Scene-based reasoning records

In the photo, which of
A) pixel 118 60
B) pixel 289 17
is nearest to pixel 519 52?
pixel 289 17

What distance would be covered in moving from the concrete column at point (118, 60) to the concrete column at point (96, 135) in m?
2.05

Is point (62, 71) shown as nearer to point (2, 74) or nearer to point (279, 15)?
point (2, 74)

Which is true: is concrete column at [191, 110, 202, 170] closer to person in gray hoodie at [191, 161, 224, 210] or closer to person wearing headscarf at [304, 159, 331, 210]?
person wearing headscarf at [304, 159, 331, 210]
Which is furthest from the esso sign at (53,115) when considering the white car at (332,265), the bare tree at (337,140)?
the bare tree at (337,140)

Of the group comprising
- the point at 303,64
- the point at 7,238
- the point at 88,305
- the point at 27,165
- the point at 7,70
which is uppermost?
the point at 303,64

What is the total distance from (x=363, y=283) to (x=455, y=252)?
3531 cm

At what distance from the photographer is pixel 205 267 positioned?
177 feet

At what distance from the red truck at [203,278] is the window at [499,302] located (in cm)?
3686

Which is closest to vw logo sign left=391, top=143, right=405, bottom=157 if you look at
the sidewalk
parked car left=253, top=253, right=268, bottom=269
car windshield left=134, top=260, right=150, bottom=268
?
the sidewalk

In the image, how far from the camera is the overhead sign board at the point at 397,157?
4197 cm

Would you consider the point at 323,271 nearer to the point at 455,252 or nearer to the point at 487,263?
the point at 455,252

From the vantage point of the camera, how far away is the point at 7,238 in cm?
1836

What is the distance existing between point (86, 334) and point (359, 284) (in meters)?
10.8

To do
Output every entry shown above, exactly.

Solution below
In the photo, which of
A) pixel 118 60
B) pixel 289 17
is nearest to pixel 519 52?
pixel 289 17

What distance would be covered in moving from the concrete column at point (118, 60) to the concrete column at point (96, 135) in m?
2.05

Is point (62, 71) shown as nearer to point (2, 74) or nearer to point (279, 15)?
point (2, 74)

Which is true: is concrete column at [191, 110, 202, 170] closer to person in gray hoodie at [191, 161, 224, 210] or closer to person wearing headscarf at [304, 159, 331, 210]?
person wearing headscarf at [304, 159, 331, 210]
Which is furthest from the esso sign at (53,115) when considering the white car at (332,265), the bare tree at (337,140)?
the bare tree at (337,140)

Of the group comprising
- the point at 303,64
- the point at 7,238
- the point at 88,305
- the point at 27,165
- the point at 7,70
which is uppermost?
the point at 303,64

What is the total distance from (x=363, y=283) to (x=455, y=252)?
3531 cm

At what distance from the photographer is pixel 205 267 positioned?
177 feet

At what distance from the red truck at [203,278] is the window at [499,302] located (in cm)?
3686

Which is closest to vw logo sign left=391, top=143, right=405, bottom=157 if you look at
the sidewalk
parked car left=253, top=253, right=268, bottom=269
car windshield left=134, top=260, right=150, bottom=268
?
the sidewalk

In the image, how far from the camera is the overhead sign board at the point at 397,157?
4197 cm

Would you consider the point at 323,271 nearer to the point at 455,252 or nearer to the point at 487,263?
the point at 455,252

From the vantage point of the camera, how far away is the point at 7,238 in cm?
1836

What is the distance existing between point (86, 334) and point (359, 284) (in meters)?
10.8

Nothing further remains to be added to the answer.